-- DATASET --
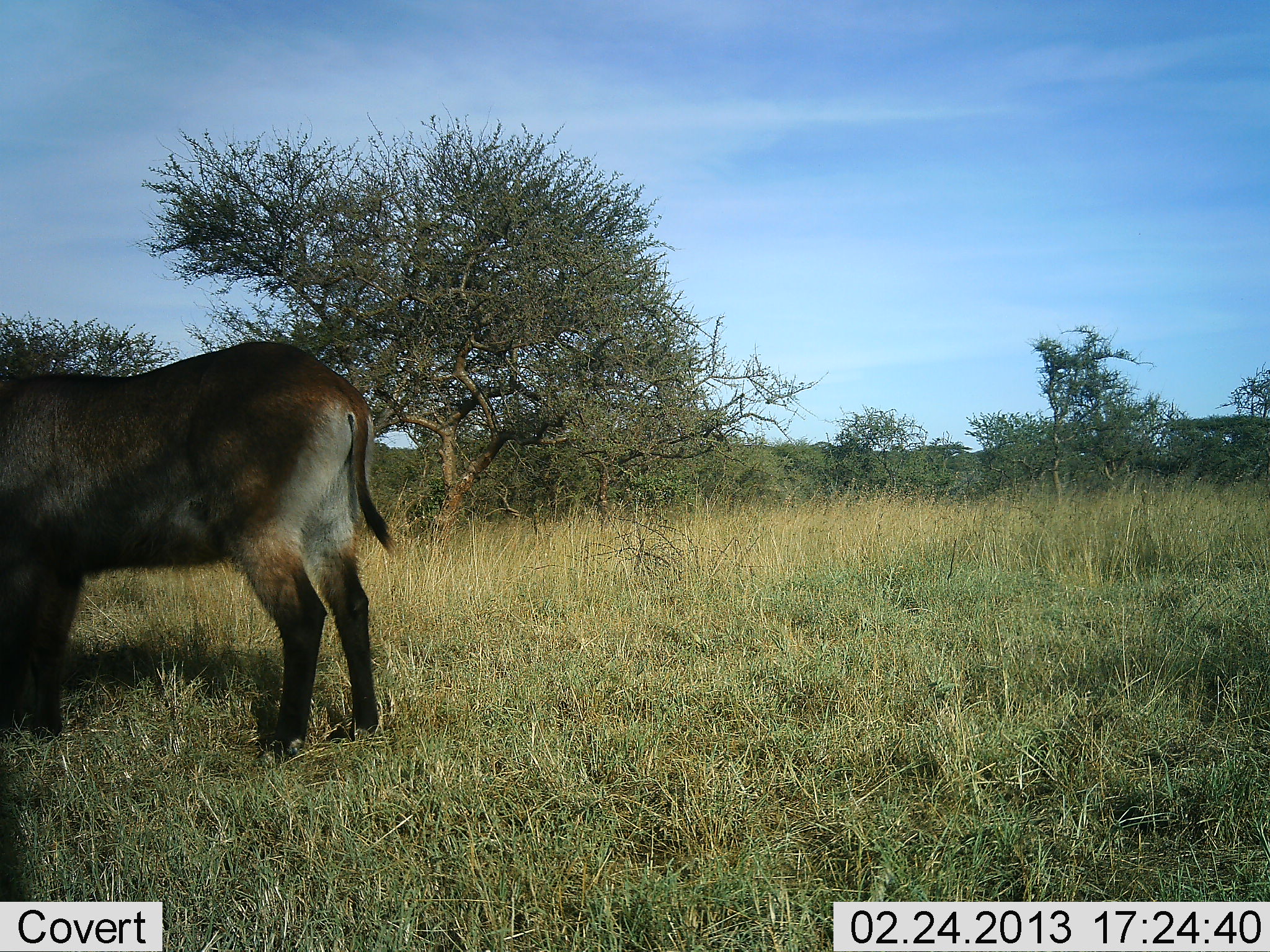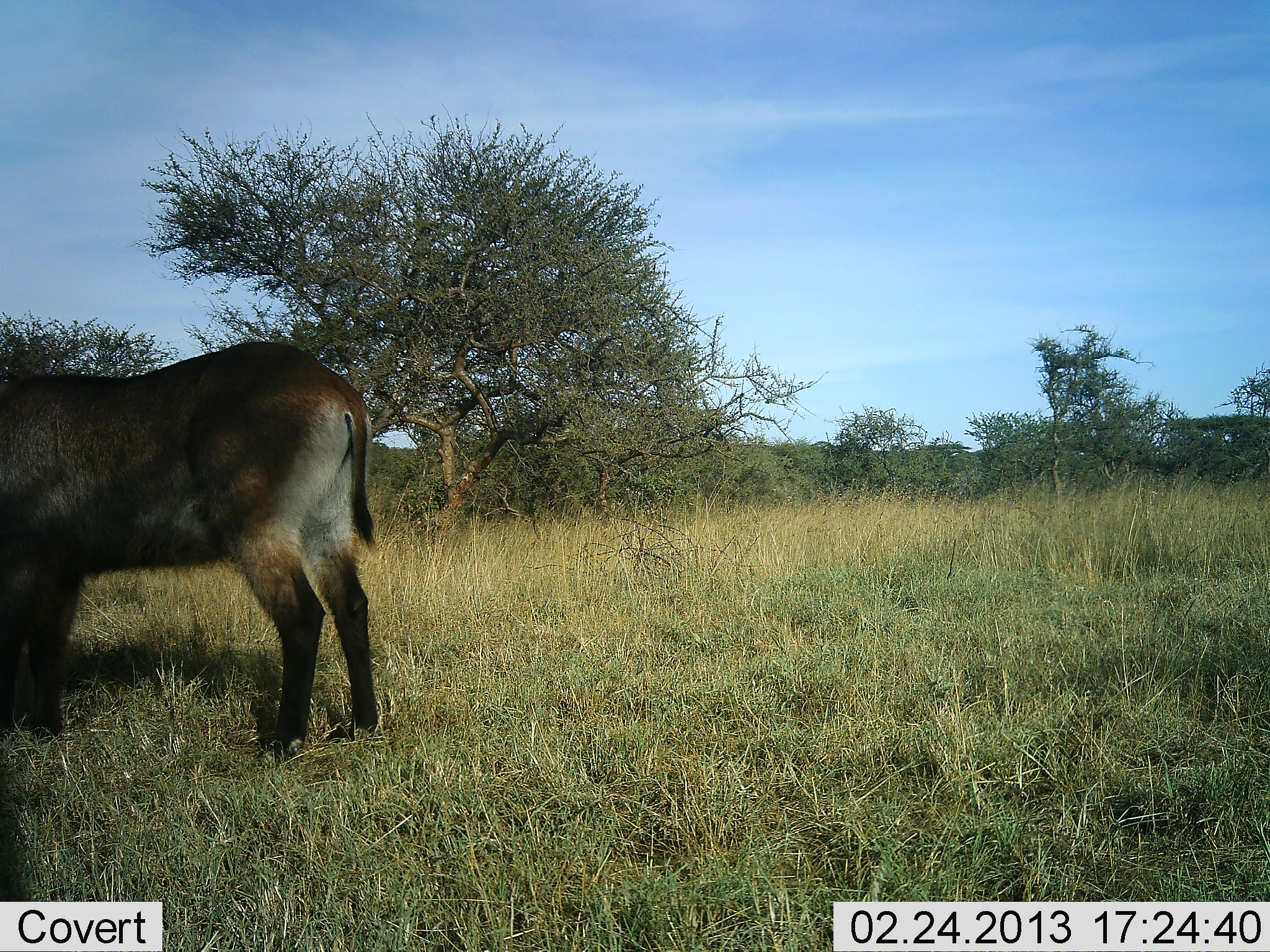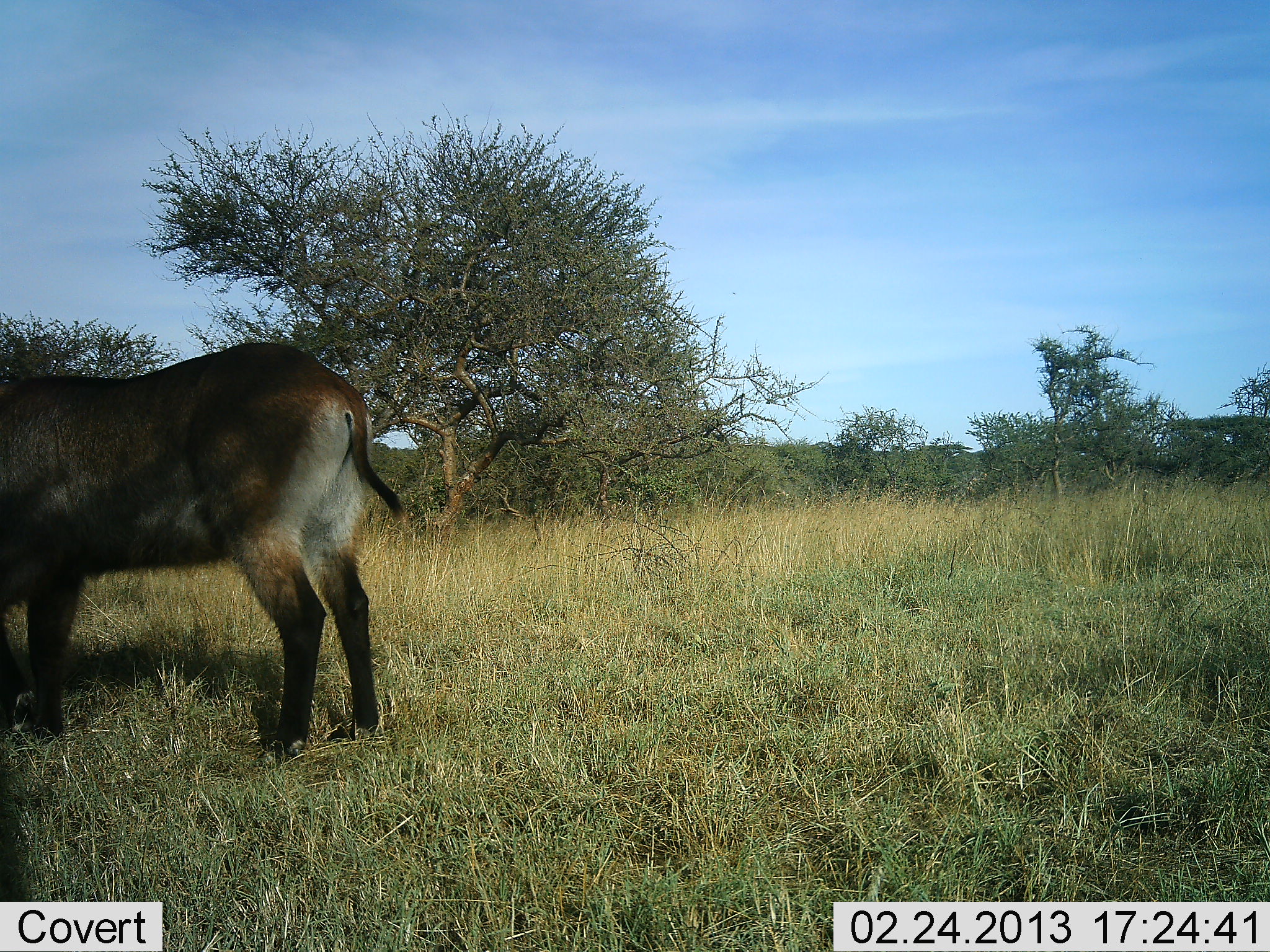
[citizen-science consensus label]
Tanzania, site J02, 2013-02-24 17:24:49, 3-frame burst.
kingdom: Animalia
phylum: Chordata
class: Mammalia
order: Artiodactyla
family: Bovidae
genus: Kobus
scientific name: Kobus ellipsiprymnus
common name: waterbuck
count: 1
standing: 95%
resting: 0%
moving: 0%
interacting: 0%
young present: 0%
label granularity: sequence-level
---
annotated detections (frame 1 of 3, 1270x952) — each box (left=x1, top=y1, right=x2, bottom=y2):
animal: (left=0, top=335, right=403, bottom=757)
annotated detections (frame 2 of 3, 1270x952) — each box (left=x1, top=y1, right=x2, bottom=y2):
animal: (left=2, top=336, right=381, bottom=757)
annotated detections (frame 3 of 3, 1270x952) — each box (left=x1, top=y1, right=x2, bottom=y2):
animal: (left=0, top=340, right=407, bottom=757)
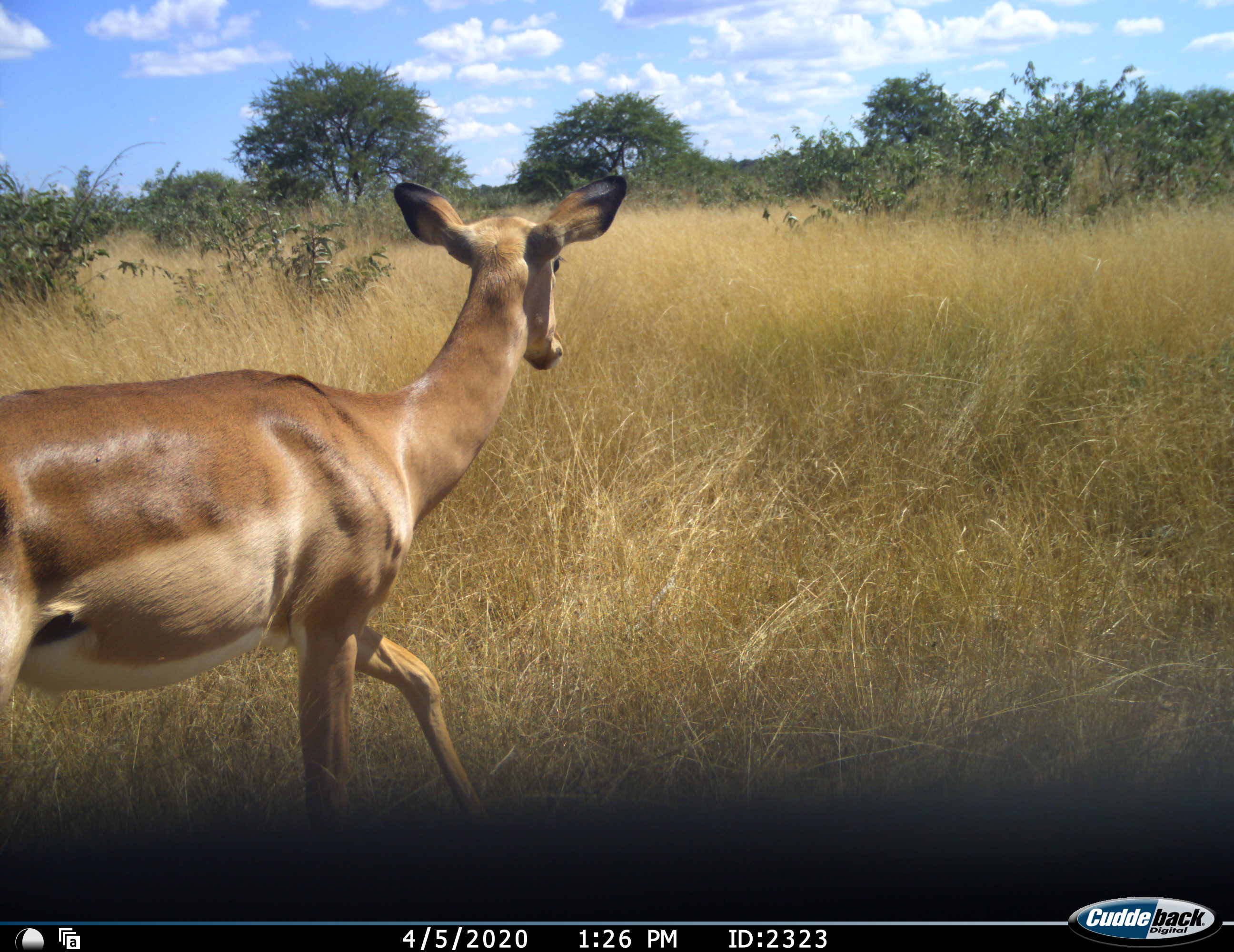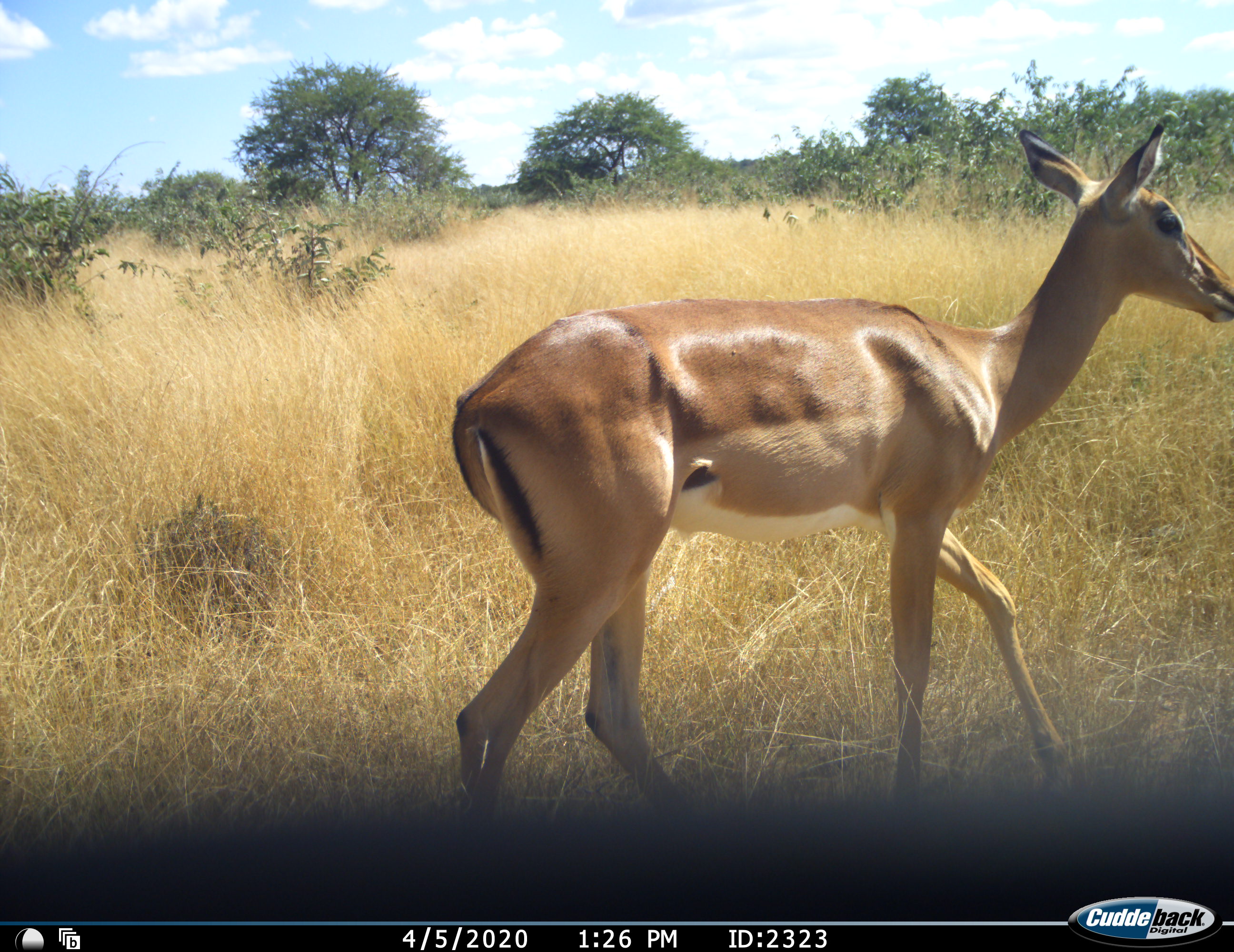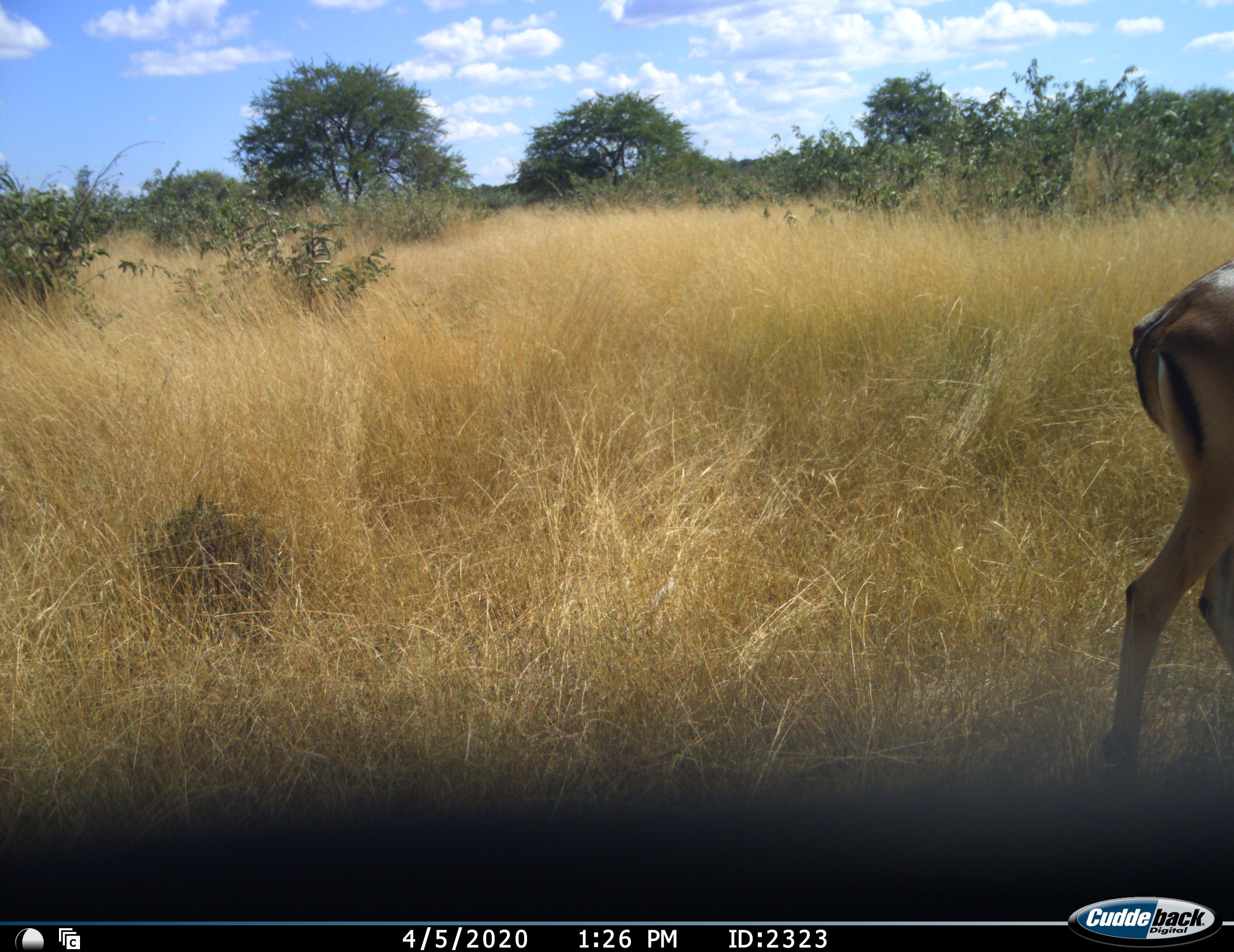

-- PROBLEM DETAILS --
Select and copy each line from the data that includes the word "label".

-- PROBLEM SOLUTION --
[citizen-science consensus label]
label granularity: sequence-level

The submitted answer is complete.